Figure 1: Architecture design of the proposed residual CNN. Input is 144 stacked diffusion-weighted magnitude images, normalized to the mean LV intensity of the first image. The final output 6 channels represents the tensor entries. Convolutional layers (blue) have a $$$3\times3\times N$$$ kernel and ReLU activation. The residual blocks (green) consist of the parallel paths with different kernel sizes. The outputs are concatenated and reduced 1 convolution layer to match the input channels. The output of a residual block is added to the skip connection and fed to the next block.

Figure 2: Illustration of the simulated training data and visual comparison to real in vivo data. (a) Animation of single averages for each linear diffusion-weighting and (b) example of the correspondingly simulated and LV-masked training dataset. The red contours show a dilated LV-mask in which the inference on the unregistered data is performed. (c-d) Maps of mean MD, FA as well as an artificial lesion map resulting serving as ground truth of the simulated dataset.

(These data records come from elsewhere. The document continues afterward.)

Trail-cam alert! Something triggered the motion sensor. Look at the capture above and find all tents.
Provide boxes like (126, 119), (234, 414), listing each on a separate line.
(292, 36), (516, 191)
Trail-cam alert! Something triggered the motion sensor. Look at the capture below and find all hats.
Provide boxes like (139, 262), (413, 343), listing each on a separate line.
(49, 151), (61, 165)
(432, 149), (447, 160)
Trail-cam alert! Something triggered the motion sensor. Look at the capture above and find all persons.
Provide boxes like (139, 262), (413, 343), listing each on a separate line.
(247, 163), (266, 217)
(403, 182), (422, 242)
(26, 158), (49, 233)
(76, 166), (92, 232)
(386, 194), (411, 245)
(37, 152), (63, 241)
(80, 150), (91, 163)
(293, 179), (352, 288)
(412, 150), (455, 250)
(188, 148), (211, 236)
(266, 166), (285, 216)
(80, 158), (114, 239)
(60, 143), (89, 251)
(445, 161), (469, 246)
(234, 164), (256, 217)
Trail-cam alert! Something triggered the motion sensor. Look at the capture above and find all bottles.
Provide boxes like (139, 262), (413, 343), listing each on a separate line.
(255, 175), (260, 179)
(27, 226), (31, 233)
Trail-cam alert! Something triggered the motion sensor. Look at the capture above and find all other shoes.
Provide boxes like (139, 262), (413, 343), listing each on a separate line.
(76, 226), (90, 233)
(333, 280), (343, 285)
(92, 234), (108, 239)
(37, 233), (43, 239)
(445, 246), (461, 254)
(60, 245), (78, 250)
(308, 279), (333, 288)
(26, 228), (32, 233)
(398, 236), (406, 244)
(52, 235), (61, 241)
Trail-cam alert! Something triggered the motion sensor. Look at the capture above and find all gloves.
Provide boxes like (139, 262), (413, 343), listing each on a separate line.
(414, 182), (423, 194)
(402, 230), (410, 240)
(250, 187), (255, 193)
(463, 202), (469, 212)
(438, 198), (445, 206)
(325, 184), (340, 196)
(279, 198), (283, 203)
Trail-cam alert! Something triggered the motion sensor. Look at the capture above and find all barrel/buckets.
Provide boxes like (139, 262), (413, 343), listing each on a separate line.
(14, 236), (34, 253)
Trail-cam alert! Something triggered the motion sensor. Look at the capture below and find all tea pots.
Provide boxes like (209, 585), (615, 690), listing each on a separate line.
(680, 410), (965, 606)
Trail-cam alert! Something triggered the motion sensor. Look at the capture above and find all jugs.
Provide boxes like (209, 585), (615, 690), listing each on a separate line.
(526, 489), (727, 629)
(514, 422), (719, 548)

Figure 3: Histograms of MD, FA and three eigenvalues for tensors inferred from simulated test data with (blue) ground truth (orange-dashed) LLSQ inference on perfectly aligned simulated data with added noise (green-dashed) LLSQ inference on unregistered data and (red) network inference on unregistered data. The mean and standard deviation per color is stated in order corresponding to the legend. The error between the orange curve and blue ground truth serves as lower bound of error as LLSQ is the maximum likelihood estimator for the gaussian noise assumption.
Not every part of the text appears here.